REGHDFE | Linear Models With Many Levels of Fixed Effects

reghdfe is a Stata package that runs linear and instrumental-variable regressions with many levels of fixed effects, by implementing the estimator of Correia (2015).

This estimator augments the fixed point iteration of Guimarães & Portugal (2010) and Gaure (2013), by adding three features:

  • Replace the von Neumann-Halperin alternating projection transforms with symmetric alternatives.

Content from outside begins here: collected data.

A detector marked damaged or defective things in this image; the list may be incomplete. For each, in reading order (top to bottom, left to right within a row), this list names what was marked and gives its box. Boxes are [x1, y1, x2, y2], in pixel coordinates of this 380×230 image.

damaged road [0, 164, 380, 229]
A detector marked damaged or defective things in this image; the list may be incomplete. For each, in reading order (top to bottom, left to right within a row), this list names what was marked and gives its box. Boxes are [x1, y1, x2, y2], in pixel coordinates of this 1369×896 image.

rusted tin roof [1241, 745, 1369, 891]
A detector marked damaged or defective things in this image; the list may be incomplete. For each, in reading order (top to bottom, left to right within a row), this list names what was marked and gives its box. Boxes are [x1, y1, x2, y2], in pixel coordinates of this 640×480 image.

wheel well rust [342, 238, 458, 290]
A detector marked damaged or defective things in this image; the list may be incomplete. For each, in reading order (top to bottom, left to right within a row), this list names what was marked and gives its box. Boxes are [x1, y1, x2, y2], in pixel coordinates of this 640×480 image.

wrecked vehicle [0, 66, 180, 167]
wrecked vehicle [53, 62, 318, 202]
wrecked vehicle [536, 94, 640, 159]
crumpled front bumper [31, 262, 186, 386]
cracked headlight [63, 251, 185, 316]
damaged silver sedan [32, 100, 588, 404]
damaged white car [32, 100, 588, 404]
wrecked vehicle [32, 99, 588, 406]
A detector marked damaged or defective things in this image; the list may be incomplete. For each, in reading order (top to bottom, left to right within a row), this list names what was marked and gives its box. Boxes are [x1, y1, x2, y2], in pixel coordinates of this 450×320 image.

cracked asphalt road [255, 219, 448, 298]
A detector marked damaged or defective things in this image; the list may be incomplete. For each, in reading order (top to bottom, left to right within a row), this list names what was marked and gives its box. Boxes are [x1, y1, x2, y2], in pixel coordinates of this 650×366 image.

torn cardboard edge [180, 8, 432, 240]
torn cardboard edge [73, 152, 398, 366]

This allows us to use Conjugate Gradient acceleration, which provides much better convergence guarantees.
  • Iteratively drop singleton groups and—more generally—reduce the linear system into its 2-core graph.
  • Apply the algorithms of Spielman and Teng (2004) and Kelner et al (2013) and solve the Dual Randomized Kaczmarz representation of the problem, in order to attain a nearly-linear time estimator (Stata code in development).

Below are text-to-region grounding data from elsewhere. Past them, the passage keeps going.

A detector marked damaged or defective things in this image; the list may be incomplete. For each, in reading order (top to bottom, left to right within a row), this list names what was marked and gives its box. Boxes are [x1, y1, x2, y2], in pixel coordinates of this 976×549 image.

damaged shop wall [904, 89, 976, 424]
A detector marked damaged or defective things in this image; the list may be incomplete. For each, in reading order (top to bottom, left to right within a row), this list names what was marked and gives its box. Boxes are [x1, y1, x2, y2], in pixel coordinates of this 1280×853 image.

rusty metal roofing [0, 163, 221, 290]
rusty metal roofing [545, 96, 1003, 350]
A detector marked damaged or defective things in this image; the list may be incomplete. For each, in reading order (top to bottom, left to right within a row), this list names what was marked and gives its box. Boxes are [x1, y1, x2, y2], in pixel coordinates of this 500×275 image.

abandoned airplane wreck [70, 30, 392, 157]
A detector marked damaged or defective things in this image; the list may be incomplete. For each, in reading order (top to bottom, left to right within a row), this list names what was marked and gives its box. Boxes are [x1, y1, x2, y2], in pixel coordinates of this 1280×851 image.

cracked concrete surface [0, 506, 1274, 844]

Within Stata, it can be viewed as a generalization of areg/xtreg, with several additional features:

  • Supports two or more levels of fixed effects.
  • Supports fixed slopes (different slopes per individual).
  • It can estimate not only OLS regressions but two-stage least squares, instrumental-variable regressions, and linear GMM (via the ivreg2 and ivregress commands).
  • Two-way and multi-way clustering.
  • Advanced options for computing standard errors, thanks to the avar command.
  • Careful estimation of degrees of freedom, taking into account nesting of fixed effects within clusters, as well as many possible sources of collinearity within the fixed effects.
  • Iterated elimination of singleton groups.
  • Even with only one level of fixed effects, it is faster than areg/xtreg.

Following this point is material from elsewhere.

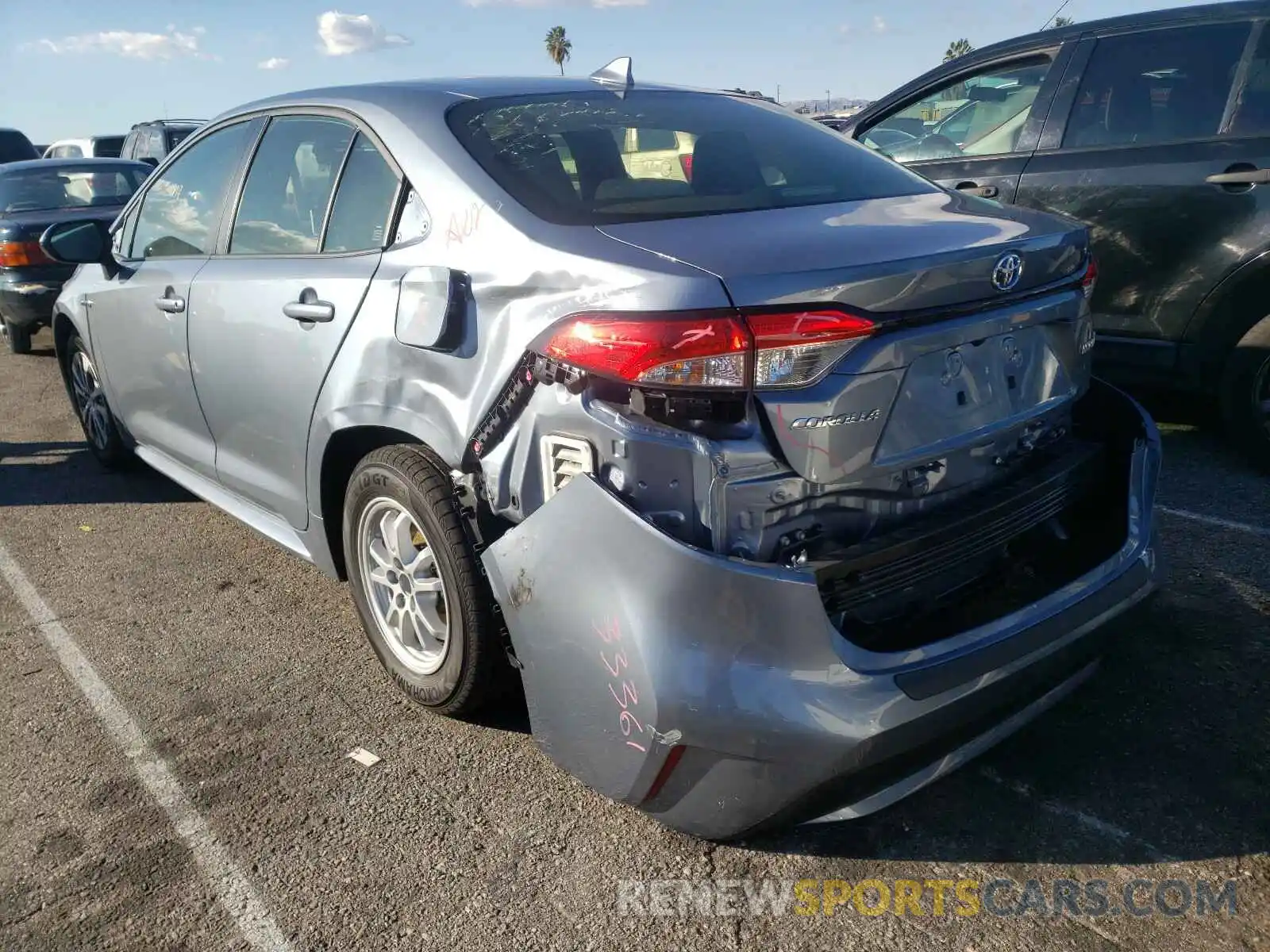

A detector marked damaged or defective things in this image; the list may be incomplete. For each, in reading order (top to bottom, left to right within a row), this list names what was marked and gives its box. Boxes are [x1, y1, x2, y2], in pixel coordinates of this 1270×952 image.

damaged silver sedan [42, 60, 1162, 838]
broken tail light [533, 309, 876, 390]
detached bumper [483, 379, 1162, 838]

In addition, it is easy to use and supports most Stata conventions:

  • Time series and factor variable notation, even within the absorbing variables and cluster variables.
  • Multicore support through optimized Mata functions.
  • Frequency weights, analytic weights, and probability weights are allowed.
  • It can cache results in order to run many regressions with the same data, as well as run regressions over several categories.
  • It supports most post-estimation commands, such as test, estat summarize, and predict.